Студент: Если Штангль подал кассационное заявление, это значит, что он оспаривал предъявленное ему обвинение в убийстве 400 000 евреев. Можно ли всерьёз предположить, что он признался журналистке в том, в чём не хотел признаваться судьям, и тем лишил себя шансов на пересмотр приговора?

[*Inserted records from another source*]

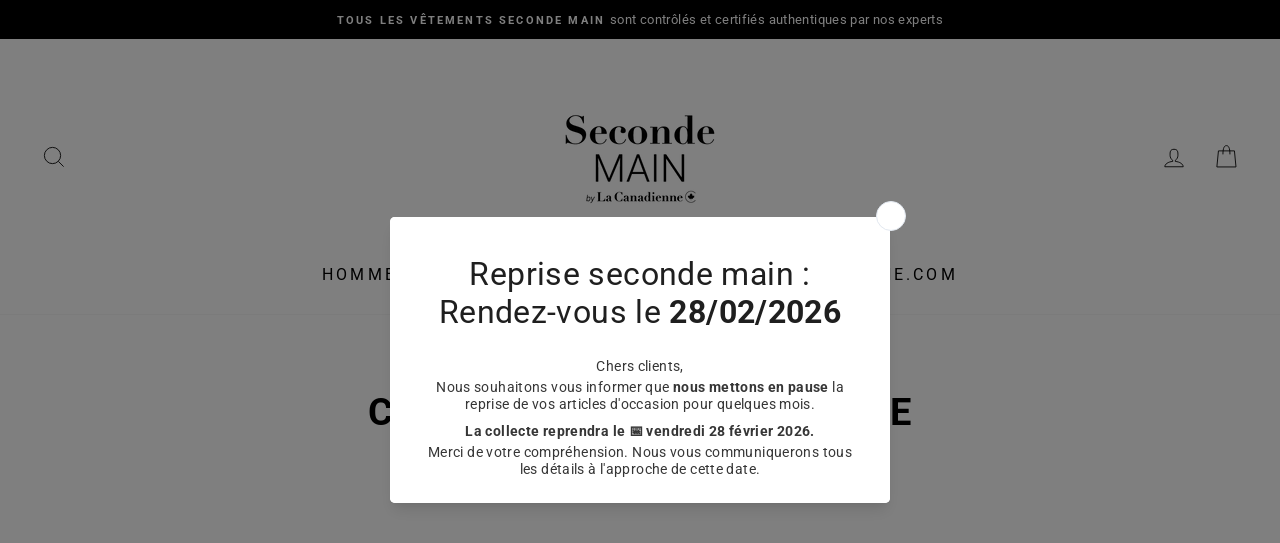

--- FILE ---
content_type: text/javascript
request_url: https://la-canadienne-secondemain.com/cdn/shop/t/2/assets/boost-pfs-instant-search.js?v=81494777122567760641626079079
body_size: -702
content:
var boostPFSInstantSearchConfig={search:{suggestionMobileStyle:"style2"}};(function(){BoostPFS.inject(this),SearchInput.prototype.customizeInstantSearch=function(){}})();
//# sourceMappingURL=/cdn/shop/t/2/assets/boost-pfs-instant-search.js.map?v=81494777122567760641626079079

Ф. Брукнер: Да, это действительно абсурдно, но ничего не меняет в том, что фальсификация этой журналистки до сих пор считается классической работой о Треблинке. Французский ревизионист Пьер Гийом вспоминает о своей дискуссии с Г. Шереньи, в которой он упрекал автора, что в её книге невозможно различить, что сказал Ф. Штангль и что сказала сама Гитта Шереньи. Что произошло потом, П. Гийом описывает следующим образом:
«Я сделал многозначительное лицо и сказал, спокойно глядя моей собеседнице в глаза и отчеканивая каждое слово: “Короче говоря, он не признался”».

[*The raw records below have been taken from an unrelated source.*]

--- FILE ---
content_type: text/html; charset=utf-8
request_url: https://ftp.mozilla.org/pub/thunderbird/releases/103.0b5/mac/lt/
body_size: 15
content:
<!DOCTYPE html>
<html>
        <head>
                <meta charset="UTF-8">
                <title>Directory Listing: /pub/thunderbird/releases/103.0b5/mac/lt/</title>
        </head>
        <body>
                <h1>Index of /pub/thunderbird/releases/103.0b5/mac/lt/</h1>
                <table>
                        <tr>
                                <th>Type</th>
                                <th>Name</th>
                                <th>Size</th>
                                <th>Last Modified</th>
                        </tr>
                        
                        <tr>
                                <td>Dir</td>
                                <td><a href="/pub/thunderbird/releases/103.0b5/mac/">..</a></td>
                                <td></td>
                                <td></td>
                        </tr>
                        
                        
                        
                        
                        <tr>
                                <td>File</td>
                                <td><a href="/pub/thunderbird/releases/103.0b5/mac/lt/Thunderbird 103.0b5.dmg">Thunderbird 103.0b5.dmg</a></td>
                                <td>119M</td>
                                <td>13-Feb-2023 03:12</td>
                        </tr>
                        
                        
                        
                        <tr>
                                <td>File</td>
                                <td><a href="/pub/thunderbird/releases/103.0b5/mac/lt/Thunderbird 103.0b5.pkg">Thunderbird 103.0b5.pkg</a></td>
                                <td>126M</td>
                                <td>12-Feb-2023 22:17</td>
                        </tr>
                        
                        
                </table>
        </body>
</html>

Г. Шереньи ответила: «Конечно, нет… Он не мог признаться»[575].
Она рассказала П. Гийому, будто играла при Ф. Штангле роль психотерапевта, помогая ему облегчить свою совесть признанием, поскольку было бы слишком ужасно, если бы он думал, будто всё это сделал он один.

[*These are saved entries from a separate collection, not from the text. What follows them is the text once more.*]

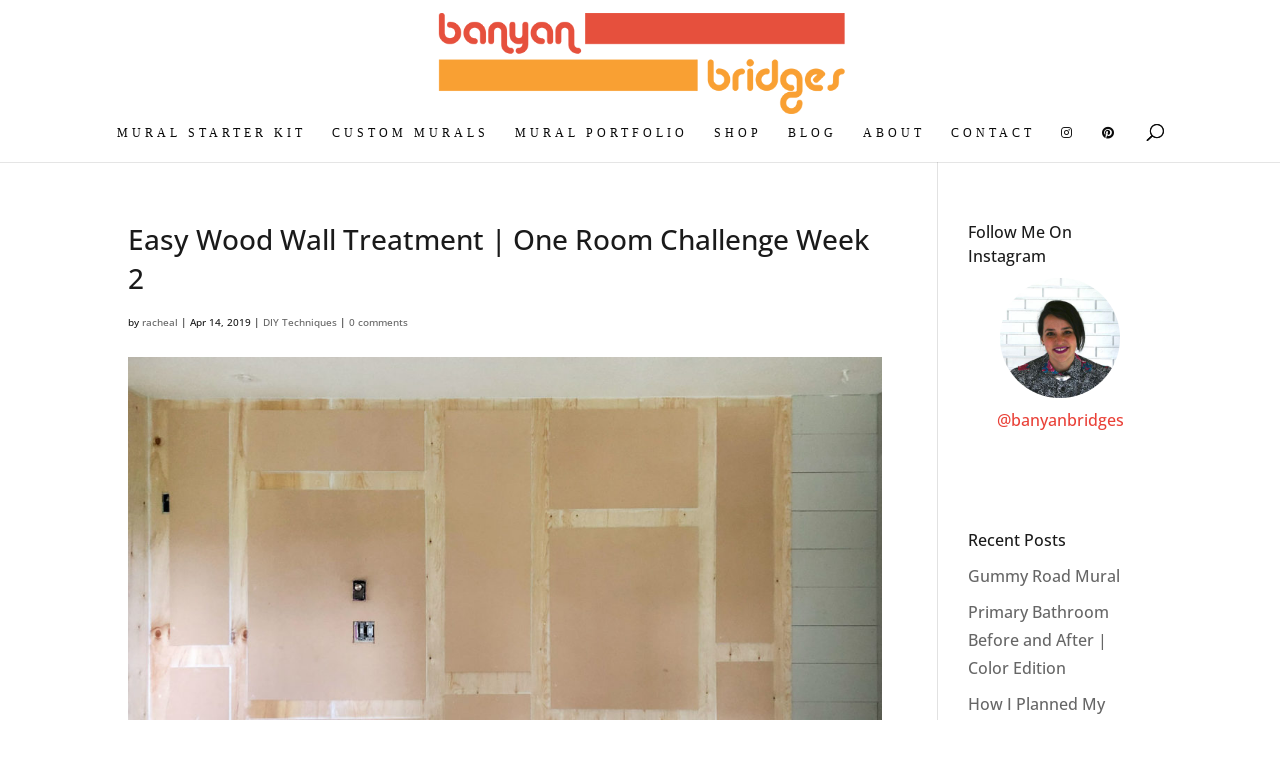

--- FILE ---
content_type: text/html; charset=utf-8
request_url: https://www.google.com/recaptcha/api2/aframe
body_size: 265
content:
<!DOCTYPE HTML><html><head><meta http-equiv="content-type" content="text/html; charset=UTF-8"></head><body><script nonce="sioP-FMeCJpNTus78s2pZQ">/** Anti-fraud and anti-abuse applications only. See google.com/recaptcha */ try{var clients={'sodar':'https://pagead2.googlesyndication.com/pagead/sodar?'};window.addEventListener("message",function(a){try{if(a.source===window.parent){var b=JSON.parse(a.data);var c=clients[b['id']];if(c){var d=document.createElement('img');d.src=c+b['params']+'&rc='+(localStorage.getItem("rc::a")?sessionStorage.getItem("rc::b"):"");window.document.body.appendChild(d);sessionStorage.setItem("rc::e",parseInt(sessionStorage.getItem("rc::e")||0)+1);localStorage.setItem("rc::h",'1769791993513');}}}catch(b){}});window.parent.postMessage("_grecaptcha_ready", "*");}catch(b){}</script></body></html>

В 1979 году эта дама, как фанатичная поборница правды, яростно набросилась на ревизионистов, особенно на Артура Бутса. Она писала:
«Штангль умер. Но если бы Бутс действительно был заинтересован в истине, он мог бы расспросить, как свидетелей, вдову Штангля и многих других»[576].
А. Бутс в своём ответе мог бы указать на то, что журналистка не может доказать подлинность признания Ф. Штангля, не имея магнитофонной записи, но он предпочёл аргументацию совсем другого уровня:
«Нам не нужно никаких “признаний”, чтобы доказать, что Дрезден и Хиросиму действительно бомбили или что в порядке возмездия за убийство Гейдриха в Лидице были расстреляны заложники. При мнимом уничтожении евреев речь идёт не об отдельном убийстве, а о событиях континентальных масштабов, жертвами которых якобы стали миллионы. Сколь смешна позиция поборников этой легенды, которые в конечном счёте всегда пытаются подкрепить свои утверждения признаниями, сделанными в существующие уже 35 лет атмосфере истерии, цензуры, террора, преследований и грубого нарушения закона… Гитта Шереньи попыталась доказать реальность мнимых зверств тем, что рассказал ей в тюрьме душевно сломленный старик. С таким же успехом можно было бы утверждать, что Нью-Йорк в 1950 году сожгли цыгане, используя, как доказательство, признания живших тогда цыган… Если бы европейских евреев действительно истребляли, не приходилось бы прибегать к такого рода уловкам»[577].
Студент: То, что мы имеем дело с чудовищной ложью, понимает каждый из нас. Но не понятно, почему обман таких масштабов держится во всём мире уже 60 лет и при этом надёжно защищён от критики цензурой и даже террором?
Ф. Брукнер: Этот вопрос мы рассмотрим завтра, в последний день нашего семинара.